Files can be listed for any object representing a data set as well as for a character vector of data set codes using list_files(). An object type, specialized for referencing files in a data set is available as DataSetFileDTO can also be passed to list_files(). This is useful whenever only a subset of files within a data set, contained in a folder, are of interest. In any case, list_files() returns a set of FileInfoDssDTO objects. As no data set information is encoded in FileInfoDssDTO objects, list_files() saves data set codes as data_set attributes with each object. Download of files is done using fetch_files(), which requires for every requested file, the data set code and file path. This information can be passed as separate character vectors, DataSetFileDTO objects or FileInfoDssDTO objects with data set information passed separately as character vector or as data_set attribute with each object. Furthermore data set membership information can be passed as any type of data set object and if no file paths are specified, all available files for the given data sets are retrieved.

fetch_files() internally creates download urls by calling list_download_urls() and uses do_requests_serial() or do_requests_parallel() to execute the downloads. Whether downloads are performed in serial or parallel fashion can be controlled using the n_con argument. Additionally a function may be passed to fetch_files() as reader argument which will be called on each downloaded file.

Images are retrieved using fetch_images(). If dispatch occurs on general purpose data set objects, including DatasetIdentifier, DatasetReference or ImageDatasetReference, further arguments for identifying images are passed as channels and well_positions. As MicroscopyImageReference objects already contain channel information, only well positions are needed in order to specify images. Somewhat surprisingly, image tile information which is also part of MicroscopyImageReference objects is disregarded and images are fetched for entire wells. Data sets that are connected to wells and not plates can be passed to fetch_images() without additionally specifying well locations. Images can be scaled down to smaller sizes either by setting the thumbnails argument to TRUE (only possible for data sets connected to wells instead of plates, as the corresponding API call does not support selecting wells) or by passing an ImageSize object as image_size argument, in which case returned images will be scaled to fit within the box specified by the ImageSize object, while retaining the original aspect ratio.

PlateImageReference objects most precisely reference images, as they contain data set, well location, site location and channel information. If a set of PlateImageReference objects is passed to fetch_images(), image size can be set using the thumbnails or image_size arguments and image file type can be forced to png using the force_png switch. Most fine-grained control over the returned images is achieved by using ImageRepresentationFormat objects. Pre-defined format objects can be retrieved per data set by calling list_image_metadata() with type set to format. General image meta data, such as tile layout and channel information is returned by list_image_metadata() if the type argument is left at default value metadata.

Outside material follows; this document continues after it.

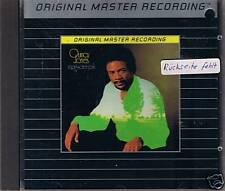 Jones, Quincy Smackwater Jack  MFSL Silver CD RAR Cut u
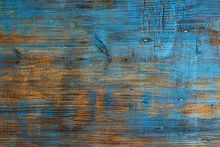 Old Wooden Background, Grunge Texture With Blue Paint And Nails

Two types of objects are central to specifying feature data sets: FeatureVectorDatasetReference and FeatureVectorDatasetWellReference where the former object type references feature data for an entire plate and the latter for individual wells on a plate. Both object types may be passed to fetch_features() which returns objects of type FeatureVectorDataset whenever a full plate is requested and FeatureVectorWithDescription for individual wells. Features are selected by passing a character vector of feature codes as feature_codes argument, the possible values of which can be enumerated for a feature vector data set by calling list_feature_codes() or by extracting the code entries from FeatureInformation objects as retrieved by list_features(). In case the feature_codes argument is left at default value (NA), all available features are returned by fetch_features().